DoubleClick Sells @plan to NetRatings

DoubleClick has sold its @plan research business to NetRatings for $18.5 million in cash and stock, at the same time signing a long-term partnership agreement, which calls for @plan and Nielsen//NetRatings data to be incorporated into the online ad giant’s technology products.

“Audience and media research is a critical component of the ad management process and the integration of this information into DoubleClick’s media planning and serving products creates huge value to our customers,” said Doug Knopper, vice president and general manager of advertiser solutions for DoubleClick.

However critical, the business apparently isn’t right for DoubleClick.
The deal marks the New York-based online ad giant’s divestiture of all of its research business, a process began when it sold its ad effectiveness unit to Dynamic Logic in December 2001. With this sale, DoubleClick has essentially abandoned its once high-priority plans to build a research capability. It has now effectively closed its
Diameter research unit, a division unveiled just a little more than a year ago — the @plan product was its final remaining offering.
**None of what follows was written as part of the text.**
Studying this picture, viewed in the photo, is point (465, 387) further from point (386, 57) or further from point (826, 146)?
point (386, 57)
Under the terms of the agreement, Nielsen//NetRatings and @plan research will be integrated into DoubleClick’s DART ad serving system, and into its MediaVisor media planning tool. @plan provides media planners and buyers with user lifestyle, demographic and attitudinal information, while Nielsen//NetRatings offers data about Web site traffic and — through its newly-acquired AdRelevance division — information about online advertising. The two companies plan to collaborate on developing reach and frequency campaign planning products.

The agreement with NetRatings also can be seen as DoubleClick effectively placing its “seal of approval” on the company’s audience measurement services. The blessing of the largest online advertising player boosts NetRatings’ credibility at a time when its rival, Jupiter Media Metrix, is suffering financial difficulties.

“This relationship further strengthens our position as the global standard in Internet media and market research,” said William Pulver, president and CEO of NetRatings.

For DoubleClick, the deal continues its efforts to reduce its dependence on non-tech revenues, and to concentrate on its core products. In recent months, DoubleClick has shifted its strategy somewhat, forging more strategic alliances rather than keeping capabilities in-house.

The Dynamic Logic transaction, in which DoubleClick took a 10 percent stake in the smaller research firm, is a classic example of this type of relationship. DoubleClick forged a similar agreement with German Web ad firm AdLINK, offloading its European media network and taking a stake in the buyer. Other strategic relationships for DoubleClick include alliances with Solbright, comScore, CentrPort, and Poindexter Systems.

Both DoubleClick’s and NetRatings’ stock prices were down slightly ($0.10 and $0.23, respectively) at press time.